There is light at the end of a long tunnel — the first vaccine doses are expected to arrive in California next week — but officials have warned the darkest days of the COVID-19 pandemic are still ahead.
On Thursday, the U.S. nearly matched its record-breaking death toll from the day prior, and the director of the Centers for Disease Control and Prevention said to expect more of the same for another two to three months. In California, the weekly death toll climbed to another new high, with more than 30,000 new infections for a fourth straight day and intensive care units filled to more than 90% capacity.

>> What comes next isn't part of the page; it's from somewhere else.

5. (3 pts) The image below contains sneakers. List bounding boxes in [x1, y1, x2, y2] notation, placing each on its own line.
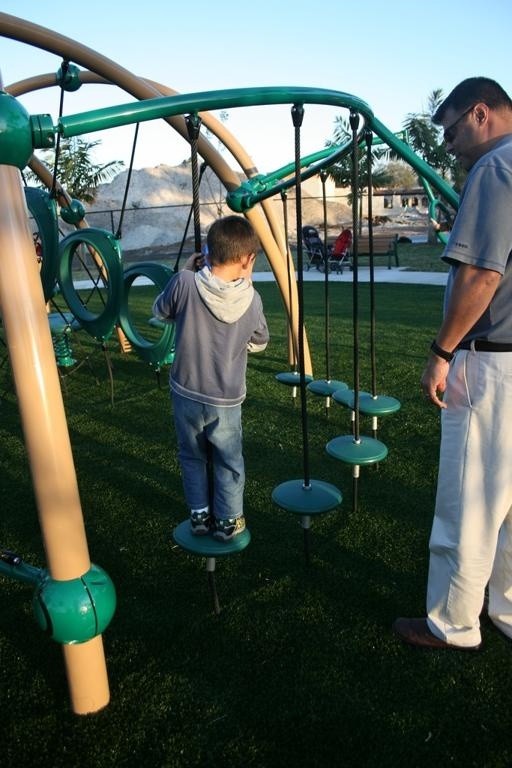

County health departments reported 33,950 new cases of COVID-19 and another 173 deaths from the virus Thursday in California, according to data compiled by this news organization. The state is averaging more daily infections and fatalities than any other point of the pandemic, increasing fourfold and threefold, respectively, in the past month.

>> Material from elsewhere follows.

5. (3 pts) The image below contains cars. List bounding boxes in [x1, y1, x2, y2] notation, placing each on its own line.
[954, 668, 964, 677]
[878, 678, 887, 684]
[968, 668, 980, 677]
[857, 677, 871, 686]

An average of more than 28,500 Californians have tested positive each day over the past week, and a total of 1,048 have perished in that time, about 150 per day, amounting to the state’s deadliest seven days of the pandemic. Just in the past week, the state’s average daily case count has soared by 70% and daily deaths have nearly doubled. About 10% of all tests have come back positive in the past week, up about 37% from the 7.3% rate the week before.

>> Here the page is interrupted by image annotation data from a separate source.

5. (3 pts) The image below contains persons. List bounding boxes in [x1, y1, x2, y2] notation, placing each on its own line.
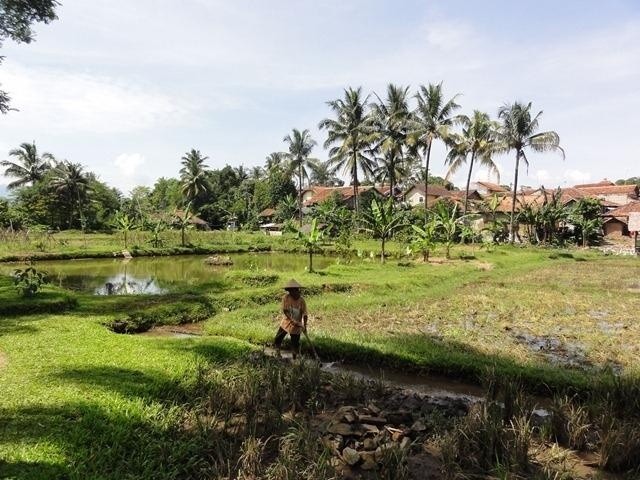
[273, 277, 308, 361]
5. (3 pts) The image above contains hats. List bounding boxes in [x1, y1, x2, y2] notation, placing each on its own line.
[280, 279, 305, 289]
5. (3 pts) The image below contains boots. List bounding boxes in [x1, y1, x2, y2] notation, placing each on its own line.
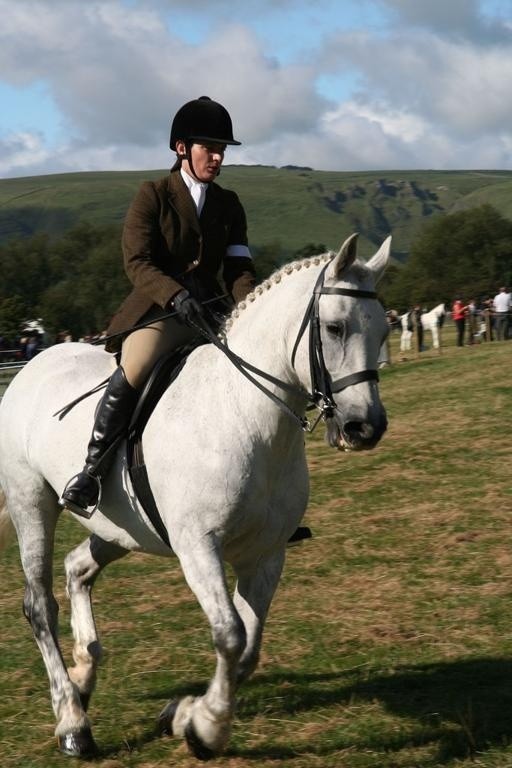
[62, 365, 139, 509]
[288, 527, 311, 543]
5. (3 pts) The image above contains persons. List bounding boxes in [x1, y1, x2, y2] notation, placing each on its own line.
[407, 303, 424, 357]
[452, 299, 468, 347]
[479, 285, 511, 342]
[465, 299, 481, 344]
[60, 94, 314, 544]
[373, 333, 390, 372]
[12, 317, 111, 360]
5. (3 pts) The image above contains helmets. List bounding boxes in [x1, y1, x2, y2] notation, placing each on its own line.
[170, 96, 242, 151]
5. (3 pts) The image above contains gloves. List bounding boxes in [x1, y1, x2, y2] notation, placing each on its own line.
[174, 289, 202, 322]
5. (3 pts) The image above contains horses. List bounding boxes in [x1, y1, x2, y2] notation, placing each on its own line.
[395, 303, 452, 353]
[0, 230, 392, 760]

Few, if any, of the 135,000 infections reported over the past 96 hours have been reflected in the record numbers of fatalities, hospitalizations or ICU admissions this week. The new infections could result in an additional 16,000 hospitalizations, including more than 3,000 new patients requiring ICUs, in the coming weeks, if state health officials’ estimates are accurate.
Already, ICUs are filling up in some parts of the state — most notably in the San Joaquin Valley region, where just 1.9% of ICU beds remained open Thursday, according to the latest figures from the state. In Southern California, 92.3% of ICU beds are full; and the Greater Sacramento region fell to 13.3% capacity, triggering a new stay-at-home order. In the Bay Area region, 17.8% of ICU beds were open Thursday.
But hospitals here are filling up fast. In Sonoma County, officials voted to voluntarily implement the regional stay-at-home order after its ICU capacity had fallen to 15%, and Santa Clara County is already below the 15% threshold.
Meanwhile, with 21 fatalities spread widely across the region, the Bay Area had one of its deadliest days in months. Alameda County — which leads all of the region’s counties with 533 overall deaths from the virus — reported the most fatalities Thursday with seven. Santa Clara County — which has recorded 519 total COVID-19 fatalities, the second highest in the region — reported four new deaths on Thursday, followed by three each in Contra Costa and Santa Cruz counties; two in Sonoma County; and one each in San Francisco and Solano County.
In Los Angeles County, which set another record Thursday with over 12,000 new cases, continues to drive the state’s death tally. The county hasn’t seen a deadlier two days of the pandemic, with 149 fatalities reported over the past 48 hours, including 74 on Thursday. Sacramento, Riverside and San Diego counties also reported double-digit death tolls Thursday; half the counties in California reported at least one new victim of the virus.
Dr. Barbara Ferrer, the Los Angeles County health officer, said she anticipates the number of deaths to grow even larger in the coming weeks.
CDC Director Dr. Robert Redfield offered a similarly chilling message, predicting that in “the next 60 to 90 days, we’re going to have more deaths per day than we had on 9/11 or we had at Pearl Harbor.”
“The reality is the vaccine approval this week is not going to really impact that, I think, to any degree for the next 60 days,” he told the Council on Foreign Relations Thursday.
Since the start of December, the country’s daily death toll from COVID-19 has exceeded that of the attack on Pearl Harbor — more than 2,400 American lives lost — seven times in nine days. On Wednesday, it exceeded the death toll from the September 11 attacks — more than 2,900 American lives lost — for the first time of the pandemic. On Thursday, the U.S. reported another 2,923 American lives lost to COVID-19 as the national death toll grew to more than 292,000, surpassing the number of American casualties suffered in battle during World War II.